Transcript

Martin Upton
Financial planning is a process. It goes through different stages. In this course you look at one way of describing this staged financial process. It is a 'model' or, to put it another way, a simplification designed to help clarify a more complex process.
Stage 1 - Assess the situation
This involves clarifying and prioritising goals, working out constraints and resources, finding out relevant information and perhaps seeking out well-informed advice.
Stage 2 - Decide on a financial plan
This entails working out possible actions to take or changes to make, such as deciding on which type of financial product or service might be required to achieve a particular goal, or setting a budget to adjust income and/or expenditure.
Stage 3 - Act on the financial plan
This means acting on what has been decided: for example, making the planned changes to income and/or expenditure; shopping around and selecting which financial product is the best buy, given needs and constraints (such as a specific savings account or a specific insurance policy).
Stage 4 - Review the plan
This involves regularly reviewing the outcome of the action and taking into account recent changes or events - is your financial plan still the best option? Does further advice need to be sought?
Perhaps moving into a new cycle of financial planning is necessary.
The financial planning model shows each stage in the planning process and how each one - assessing, deciding, acting, reviewing - leads into the next stage. Planning is a continuous process over time, with one complete sequence through the four stages leading naturally into another such sequence. This demonstrates that financial planning is not a one-off matter but an ongoing process over time. Financial plans need to respond and think ahead to the different stages in a person's life course, and also to take into account possible future events.
You've seen how goals need to be clarified and prioritised: this is part of Stage 1. You've also seen, in Stage 2, how deciding on a financial plan aims to fulfil the goals, given the constraints.
Stage 3 entails acting on the financial plan; there's little point in devising brilliant financial plans if they're not actually acted upon! This stage might involve shopping around for best buys of specific financial products.
Stage 4 is the important one of reviewing the outcome and checking progress in the light of changing circumstances. This, in turn, may lead to another round of financial planning.

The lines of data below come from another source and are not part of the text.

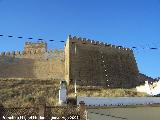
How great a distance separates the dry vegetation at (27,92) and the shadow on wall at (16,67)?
4.48 metres

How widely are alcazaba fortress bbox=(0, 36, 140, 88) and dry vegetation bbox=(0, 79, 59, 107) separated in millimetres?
2933

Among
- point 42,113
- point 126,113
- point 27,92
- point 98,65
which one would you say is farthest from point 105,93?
point 42,113

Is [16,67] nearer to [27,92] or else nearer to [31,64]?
[31,64]

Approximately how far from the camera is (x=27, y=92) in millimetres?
31531

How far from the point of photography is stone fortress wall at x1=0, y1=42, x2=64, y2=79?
133ft

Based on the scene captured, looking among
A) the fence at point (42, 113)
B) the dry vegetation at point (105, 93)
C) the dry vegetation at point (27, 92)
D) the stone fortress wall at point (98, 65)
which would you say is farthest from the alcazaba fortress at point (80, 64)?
the fence at point (42, 113)

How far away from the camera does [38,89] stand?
106 feet

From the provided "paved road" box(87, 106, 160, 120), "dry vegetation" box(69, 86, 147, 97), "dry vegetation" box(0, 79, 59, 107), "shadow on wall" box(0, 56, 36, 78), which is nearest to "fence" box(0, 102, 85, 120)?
"paved road" box(87, 106, 160, 120)

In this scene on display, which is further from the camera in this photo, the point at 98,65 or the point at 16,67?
the point at 16,67

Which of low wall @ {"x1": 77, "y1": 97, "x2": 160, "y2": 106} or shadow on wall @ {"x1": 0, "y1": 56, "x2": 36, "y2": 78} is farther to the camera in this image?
shadow on wall @ {"x1": 0, "y1": 56, "x2": 36, "y2": 78}

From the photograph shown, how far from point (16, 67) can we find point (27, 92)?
416 inches

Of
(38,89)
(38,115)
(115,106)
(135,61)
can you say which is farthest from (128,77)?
(38,115)

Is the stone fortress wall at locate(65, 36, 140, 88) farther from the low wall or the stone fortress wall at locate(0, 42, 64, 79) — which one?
the low wall

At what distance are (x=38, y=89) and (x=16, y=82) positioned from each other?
3.88 meters
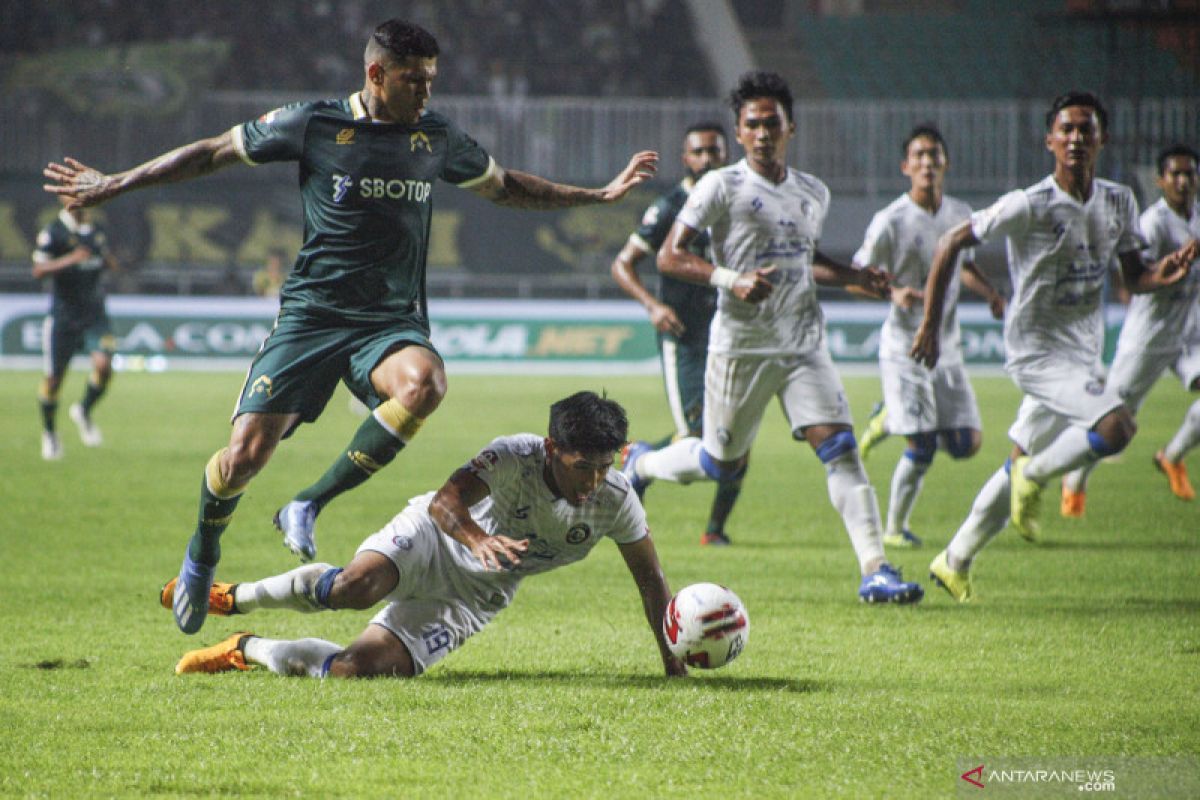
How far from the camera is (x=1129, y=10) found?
72.5 ft

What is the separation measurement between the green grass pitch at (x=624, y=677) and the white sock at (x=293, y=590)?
0.28 m

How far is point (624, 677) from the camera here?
5.76 meters

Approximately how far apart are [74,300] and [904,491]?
9024mm

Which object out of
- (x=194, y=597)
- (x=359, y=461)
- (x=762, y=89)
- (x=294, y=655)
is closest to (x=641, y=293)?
(x=762, y=89)

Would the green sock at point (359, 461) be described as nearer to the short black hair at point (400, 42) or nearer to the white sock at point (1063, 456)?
the short black hair at point (400, 42)

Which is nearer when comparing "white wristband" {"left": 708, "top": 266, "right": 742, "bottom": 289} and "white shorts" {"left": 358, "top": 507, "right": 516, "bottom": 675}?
"white shorts" {"left": 358, "top": 507, "right": 516, "bottom": 675}

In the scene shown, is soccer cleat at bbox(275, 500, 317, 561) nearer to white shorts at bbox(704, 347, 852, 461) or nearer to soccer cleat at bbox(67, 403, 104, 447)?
white shorts at bbox(704, 347, 852, 461)

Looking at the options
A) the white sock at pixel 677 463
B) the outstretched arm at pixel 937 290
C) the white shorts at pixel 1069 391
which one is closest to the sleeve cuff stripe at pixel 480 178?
the outstretched arm at pixel 937 290

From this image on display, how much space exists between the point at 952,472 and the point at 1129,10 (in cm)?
1078

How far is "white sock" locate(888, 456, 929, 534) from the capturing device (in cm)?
965

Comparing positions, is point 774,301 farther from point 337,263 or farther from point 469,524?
point 469,524

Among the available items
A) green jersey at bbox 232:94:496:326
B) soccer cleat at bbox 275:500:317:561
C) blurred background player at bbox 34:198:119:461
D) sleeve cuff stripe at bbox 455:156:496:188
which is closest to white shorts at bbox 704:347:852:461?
sleeve cuff stripe at bbox 455:156:496:188

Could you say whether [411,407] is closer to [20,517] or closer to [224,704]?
[224,704]

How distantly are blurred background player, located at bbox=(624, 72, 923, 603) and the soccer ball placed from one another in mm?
2051
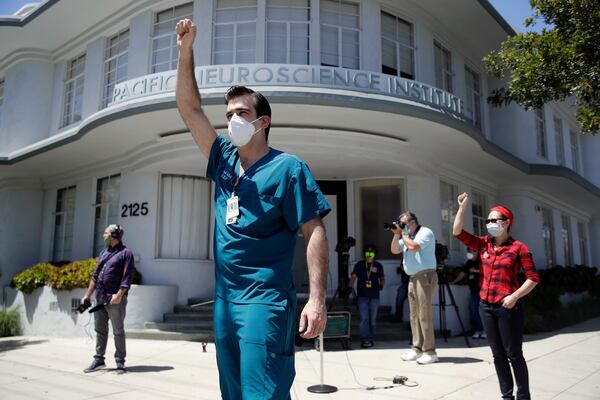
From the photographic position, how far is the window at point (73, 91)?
1443 centimetres

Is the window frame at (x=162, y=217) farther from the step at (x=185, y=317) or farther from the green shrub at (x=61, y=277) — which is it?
the step at (x=185, y=317)

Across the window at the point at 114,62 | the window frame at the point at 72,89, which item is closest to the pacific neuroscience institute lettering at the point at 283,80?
the window at the point at 114,62

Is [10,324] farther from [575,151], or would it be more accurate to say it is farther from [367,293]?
[575,151]

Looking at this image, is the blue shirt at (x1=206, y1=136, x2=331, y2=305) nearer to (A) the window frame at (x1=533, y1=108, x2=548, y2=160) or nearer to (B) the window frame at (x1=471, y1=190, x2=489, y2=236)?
(B) the window frame at (x1=471, y1=190, x2=489, y2=236)

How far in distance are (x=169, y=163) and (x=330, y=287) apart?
4770 millimetres

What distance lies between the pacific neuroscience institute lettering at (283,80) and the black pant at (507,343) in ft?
18.9

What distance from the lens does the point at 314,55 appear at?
10.7 m

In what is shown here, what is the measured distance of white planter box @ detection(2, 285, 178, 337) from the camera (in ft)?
33.5

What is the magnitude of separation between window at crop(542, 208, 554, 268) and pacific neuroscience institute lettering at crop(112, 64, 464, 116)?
9558mm

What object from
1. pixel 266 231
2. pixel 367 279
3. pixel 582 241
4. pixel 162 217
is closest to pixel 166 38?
pixel 162 217

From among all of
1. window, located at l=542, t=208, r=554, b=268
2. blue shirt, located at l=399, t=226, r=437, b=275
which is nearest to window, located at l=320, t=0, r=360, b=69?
blue shirt, located at l=399, t=226, r=437, b=275

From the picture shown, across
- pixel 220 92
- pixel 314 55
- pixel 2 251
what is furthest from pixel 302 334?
pixel 2 251

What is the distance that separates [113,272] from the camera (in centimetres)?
677

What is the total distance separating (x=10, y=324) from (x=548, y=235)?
1645 cm
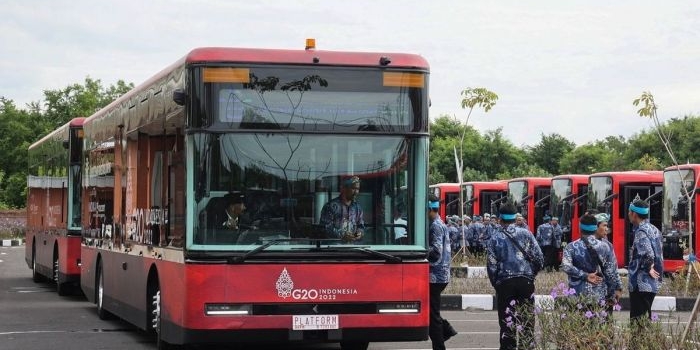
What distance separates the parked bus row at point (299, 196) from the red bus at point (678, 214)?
747 inches

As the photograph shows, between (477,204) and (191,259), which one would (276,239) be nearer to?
(191,259)

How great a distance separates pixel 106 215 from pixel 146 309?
378cm

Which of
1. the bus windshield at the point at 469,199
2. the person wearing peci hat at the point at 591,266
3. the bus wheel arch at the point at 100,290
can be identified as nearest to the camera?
the person wearing peci hat at the point at 591,266

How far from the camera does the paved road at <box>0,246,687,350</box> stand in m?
→ 15.0

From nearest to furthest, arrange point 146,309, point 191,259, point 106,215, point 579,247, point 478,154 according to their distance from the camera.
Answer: point 191,259 → point 579,247 → point 146,309 → point 106,215 → point 478,154

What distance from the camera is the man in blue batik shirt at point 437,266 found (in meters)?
13.0

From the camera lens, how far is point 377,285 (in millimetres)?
11805

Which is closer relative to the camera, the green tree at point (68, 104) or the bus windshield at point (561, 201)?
the bus windshield at point (561, 201)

There may well be some to-ing and fro-ing between the stages. Financial plans are worked out on the basis of existing goals, but some goals may have to be revised in view of the financial plans that they turn out to require. Someone might have a goal of climbing Everest, but then they learn that the financial plan required to do it is too demanding, and so the goal is revised. Alternatively, perhaps, a financial plan has to be revised when more information is acquired about the actual financial products available. In reality, the lines dividing the separate stages of the financial planning process may be blurred. But not withstanding this, these stages of the four golden rules of effective personal financial management.